Exercise requirements |
- A) According to the Junior Ride-Along article, why does the Walt Disney World Speedway give riders more G force than Daytona? Answer in one to three sentences.
- B) Answer these questions using the Junior Ride-Along article:
(i) What ages and minimum height are required for a child to ride?
(ii) How long is the Daytona International Speedway track?
(iii) What kind of shoes must riders wear?
- C) Quote the part of the Junior Ride-Along article that starts with the words containing "In Florida, they" and ends with "to 31 degrees.".

Young racing fans who want to go fast like their favorite NASCAR drivers now have a chance to do just that with the Junior Ride-Along offered by the Richard Petty Experience.
Kids ages 6 to 13 who are at least 48 inches tall can ride shotgun with a professional driver in a stock car that goes up to 140 mph and is equipped with a child-size racing seat and a five-point harness.
In Florida, they have two regular track options: the 1-mile three-turn Walt Disney World Speedway with banking of up to 10 degrees, or the 2.5-mile tri-oval Daytona International Speedway with banking of up to 31 degrees.
"They're two different experiences," Petty Experience operations manager Gary Terry said. "The Daytona track is a fast track with more banking, where the Disney track is smaller with more G force because of tighter turns."
The Disney track recently added another feature. Fans of the Cars movies can ride in race cars that look like characters from the film: Sage VandDerSpin (No. 80) or Aiken Axler (28). (Don't worry, parents, the driver and rider can still see through the vinyl-covered windshield.)
Going to the NASCAR races this weekend at Daytona? Ride-alongs for adults and kids will be available on race days.
For our review, we chose the hallowed grounds of Daytona Speedway, with test rider, Isaak, 10, a former quarter midget racer and my son. Petty Experience provided the racing suit, head sock, helmet and a Hans neck protection device. Riders must wear closed-toe shoes.
At Daytona, the staging area is under a tent with just a small fan, so in the heat of the summer, the temperatures were brutal. (Water and sodas are for sale at the check-in trailer.)

Data lines |
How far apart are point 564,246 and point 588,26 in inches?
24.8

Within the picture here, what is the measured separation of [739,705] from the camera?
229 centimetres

Completed exercise |
- A) The Disney track is smaller, and its tighter turns produce more G force.

- B)
(i) Ages 6 to 13, at least 48 inches tall.
(ii) 2.5 miles.
(iii) Closed-toe shoes.

- C)
In Florida, they have two regular track options: the 1-mile three-turn Walt Disney World Speedway with banking of up to 10 degrees, or the 2.5-mile tri-oval Daytona International Speedway with banking of up to 31 degrees.